My wife has an awesome HOOPP defined benefit pension plan.

Recently (actually 2018, but the CRA notices about RRSP room were just issued), there was a Past Service Pension Adjustment for all of HOOPP - about $18k for her. 

Being fiscally responsible, I had maxed out what room she had for RRSPs, so the $18k PSPA results in negative contribution room. Of $18+k. which typically would mean penalties of 1% per month of over contribution.

However, since it was an 'exempt' PSPA, normally nothing needs to be done, it just means she can't contribute to RRSP until there is positive room again, even if it's 5 yrs or more, don't need to withdraw money, no penalties, etc. And we didn't contribute for 2019.

_This is the bit i have a question about:
_
She has $1300 ish unused contributions available to deduct from previous years. (i've used the $2000 over contribution buffer for years to get that extra little bit of tax deferred growth).
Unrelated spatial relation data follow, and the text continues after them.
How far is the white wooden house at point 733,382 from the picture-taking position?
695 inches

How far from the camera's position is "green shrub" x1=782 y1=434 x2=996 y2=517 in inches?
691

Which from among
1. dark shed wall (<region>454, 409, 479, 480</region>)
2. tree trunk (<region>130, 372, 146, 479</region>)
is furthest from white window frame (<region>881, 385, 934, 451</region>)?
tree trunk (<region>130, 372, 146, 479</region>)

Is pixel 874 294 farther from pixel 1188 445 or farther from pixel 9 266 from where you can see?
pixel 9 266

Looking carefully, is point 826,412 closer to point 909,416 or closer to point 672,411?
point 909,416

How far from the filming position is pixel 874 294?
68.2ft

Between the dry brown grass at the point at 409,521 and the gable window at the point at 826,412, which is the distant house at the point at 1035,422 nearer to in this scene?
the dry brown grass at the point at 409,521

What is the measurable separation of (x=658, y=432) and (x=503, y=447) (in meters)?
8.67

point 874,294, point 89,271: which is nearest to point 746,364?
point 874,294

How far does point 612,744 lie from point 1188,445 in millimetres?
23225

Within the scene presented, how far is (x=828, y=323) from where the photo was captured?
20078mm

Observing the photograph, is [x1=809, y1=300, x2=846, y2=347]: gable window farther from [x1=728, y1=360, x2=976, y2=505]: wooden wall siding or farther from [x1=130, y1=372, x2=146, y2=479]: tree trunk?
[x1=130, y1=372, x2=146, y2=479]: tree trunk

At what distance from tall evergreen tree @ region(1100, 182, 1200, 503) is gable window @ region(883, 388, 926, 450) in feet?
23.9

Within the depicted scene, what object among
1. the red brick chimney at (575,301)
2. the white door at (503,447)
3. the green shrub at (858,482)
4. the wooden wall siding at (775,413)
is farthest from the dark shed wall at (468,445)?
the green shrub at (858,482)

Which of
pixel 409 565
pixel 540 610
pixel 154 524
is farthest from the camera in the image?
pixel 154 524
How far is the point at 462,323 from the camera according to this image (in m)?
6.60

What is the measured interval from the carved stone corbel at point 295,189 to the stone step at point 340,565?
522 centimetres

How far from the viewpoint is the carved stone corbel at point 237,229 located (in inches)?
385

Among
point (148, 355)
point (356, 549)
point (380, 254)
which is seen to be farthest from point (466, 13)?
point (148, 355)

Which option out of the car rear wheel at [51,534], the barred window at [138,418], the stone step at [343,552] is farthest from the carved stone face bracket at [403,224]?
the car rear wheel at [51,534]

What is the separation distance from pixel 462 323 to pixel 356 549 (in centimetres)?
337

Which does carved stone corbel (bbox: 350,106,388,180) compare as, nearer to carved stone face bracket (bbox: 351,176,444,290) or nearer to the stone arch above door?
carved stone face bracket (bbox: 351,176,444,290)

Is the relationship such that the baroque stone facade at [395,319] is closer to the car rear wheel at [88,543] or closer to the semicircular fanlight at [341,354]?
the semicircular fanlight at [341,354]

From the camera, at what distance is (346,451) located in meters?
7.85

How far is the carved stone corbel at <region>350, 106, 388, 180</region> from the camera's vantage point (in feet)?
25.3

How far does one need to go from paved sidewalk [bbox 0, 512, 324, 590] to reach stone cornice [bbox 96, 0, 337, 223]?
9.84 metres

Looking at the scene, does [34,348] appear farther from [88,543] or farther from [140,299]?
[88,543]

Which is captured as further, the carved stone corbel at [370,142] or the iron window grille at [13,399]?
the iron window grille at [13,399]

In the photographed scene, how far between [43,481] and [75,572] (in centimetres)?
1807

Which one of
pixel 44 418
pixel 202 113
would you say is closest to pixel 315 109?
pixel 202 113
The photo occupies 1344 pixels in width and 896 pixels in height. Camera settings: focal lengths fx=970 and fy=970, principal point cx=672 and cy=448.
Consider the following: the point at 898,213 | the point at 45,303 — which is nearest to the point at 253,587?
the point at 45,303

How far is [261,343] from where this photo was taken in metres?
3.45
So the total is now negative $19300.

*Do we have to withdraw the $1300?*

I've called HOOPP who can confirm the basic PSPA exemption doesn't trigger a requirement for the $18k to be withdrawn, but cannot comment on $1300

My first call to CRA was a little disappointing, the person told me we had to withdraw the $18k + the $1300 in January 2020. Both. But didn't really seem to know, was just reading a few things and suggested "to be safe you should just withdraw from RRSP". I will be following up again with CRA.

Any thoughts / knowledge from CMF?


----------



## TwoTrack (Nov 13, 2019)

Crud. I was hoping for some insight. I'm pretty sure I'll be withdrawing the $1300 only.


----------